AS telah memposisikan dirinya sekarang sebagai penentang pendudukan ilegal wilayah asing, selain mengklaim pada prinsipnya menentang aneksasi. Ketika Menteri Luar Negeri AS Antony Blinken ditanya oleh seorang koresponden CNN apakah pemerintahnya mendukung aneksasi Dataran Tinggi Golan Suriah oleh Zionis Israel, dia menjawab: “Dengar, kesampingkan legalitas pertanyaan itu, sebagai masalah praktis, Golan sangat penting untuk keamanan Zionis Israel,” sekali lagi menunjukkan standar ganda Washington. Washington terus mempertahankan pengakuannya atas Dataran Tinggi Golan sebagai wilayah Zionis Israel, yang tidak hanya menentang hukum internasional, tetapi juga pendapat mayoritas di PBB.

Citra AS yang goyah

Dari perspektif negara-negara Timur Tengah, AS terlalu berkomitmen pada konflik di Ukraina, bahkan saat mereka menahan diri untuk tidak mengambil sisi yang jelas dan malah tetap netral untuk sebagian besar. Baik rakyat maupun pemerintah negara-negara ini membeli kata-kata hampa yang dianut oleh pejabat AS ketika datang ke Ukraina. Perbedaan mencolok antara cara orang Palestina dan Ukraina digambarkan untuk tindakan yang sama persis sudah cukup untuk membuat mata berputar.
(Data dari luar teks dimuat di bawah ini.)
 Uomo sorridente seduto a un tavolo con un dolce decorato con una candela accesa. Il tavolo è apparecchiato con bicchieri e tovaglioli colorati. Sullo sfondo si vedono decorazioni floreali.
Sekarang China menghadirkan peluang bagi negara-negara Timur Tengah yang tak terhitung jumlahnya, terutama di bidang ekonomi, AS memiliki pesaing nyata. Namun, AS terus beroperasi seolah-olah dunia tidak mengalami perubahan dramatis dan menolak untuk mengekang sekutunya. Ukraina dalam beberapa hal mendapatkan perlakuan khusus yang telah dinikmati Zionis Israel selama bertahun-tahun: bantuan tak terbatas dengan sedikit atau tanpa pertanyaan. Dalam kasus Zionis Israel, ketika pemerintahnya melanjutkan dengan memperkenalkan reformasi hukum yang kontroversial, mengambil langkah-langkah untuk mengubah status quo di Masjid al-Aqsa dan mengejar kebijakan garis keras sayap kanan terhadap rakyat Palestina, semuanya harus dibayar oleh Washington sendiri, pemerintahan Biden menolak untuk menempatkannya pada tempatnya. Apa yang dilakukan Zionis Israel saat ini adalah mempermalukan sekutu Arabnya sendiri yang baru-baru ini menormalkan hubungan, bahkan mengancam akan membuat hubungan dengan orang-orang seperti negara tetangga Yordania.
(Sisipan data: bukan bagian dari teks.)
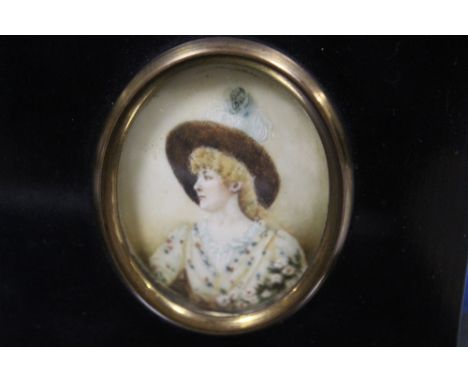 A 19TH CENTURY OVAL MINIATURE PORTRAIT, a classically dressed lady wearing a hat, on ivory, framed, 6 x 4.5 cm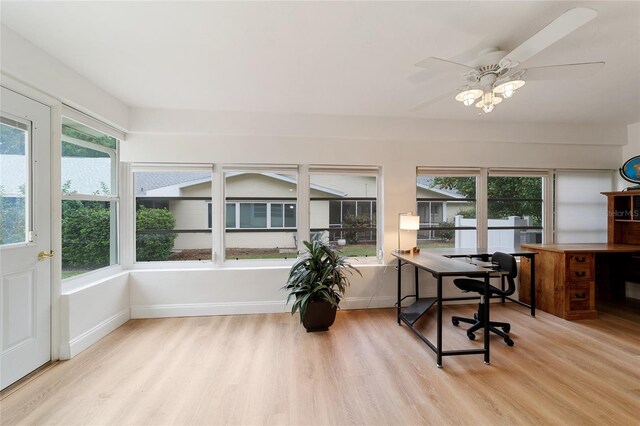 home office with light hardwood / wood-style floors and ceiling fan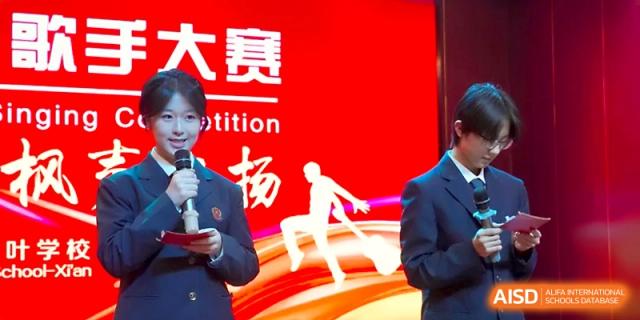 A student speaking into a microphone in front of a red competition backdrop at Maple Leaf International School - Xi_an.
Penolakan untuk mengkalibrasi ulang inilah yang tidak hanya mengorbankan pengaruh AS, tetapi juga menghilangkan hadiah untuk menyatukan Zionis Israel dan Arab Saudi, yang jelas telah menjadi tujuan pencapaian kebijakan luar negeri yang disukai oleh pemerintahan Biden. Sekarang Riyadh dan Tehran telah memulihkan hubungan, alasan untuk memerangi pengaruh regional Iran telah hilang untuk merundingkan pemulihan hubungan Saudi-Zionis Israel. Penolakan untuk menghukum Zionis Israel karena provokasi terus-menerusnya juga mempersulit Arab Saudi untuk melakukan normalisasi dengan pemerintah Zionis Israel yang tidak terkendali yang terus menghina dunia Muslim dan mengundang dukungan rakyat Arab untuk perjuangan Palestina. Jika tidak ada perubahan pada pendekatan AS yang arogan dan tidak tersentuh, yang memerintah dengan tangan besi dan pendekatan "jalan saya atau jalan raya", AS sendirilah yang akan melakukan pendakian dari Timur Tengah.[IT/r]
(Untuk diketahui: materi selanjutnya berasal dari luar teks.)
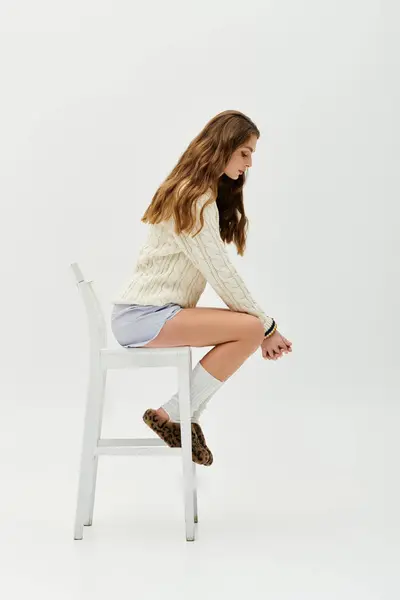 A young woman sits thoughtfully on a white chair, wearing a serene expression. — Stock Photo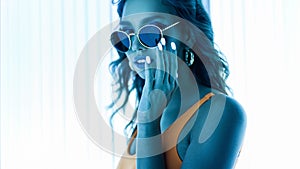 Pretty beautiful sensual young hipster woman in sunglasses in a stylish swimsuit with trendy manicure enjoys ultraviolet rays in a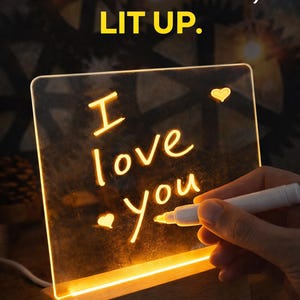 May include: A glowing acrylic sign with the words "I love you" written on it, illuminated by a warm light. The sign is mounted on a wooden base. The text "YOUR WORDS, LIT UP" is at the top.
*Robert Inlakesh adalah analis politik, jurnalis, dan pembuat film dokumenter yang saat ini berbasis di London, Inggris. Dia telah melaporkan dari dan tinggal di wilayah Palestina dan saat ini bekerja dengan Quds News. Direktur 'Mencuri Abad Ini: Bencana Palestina-Israel Trump'.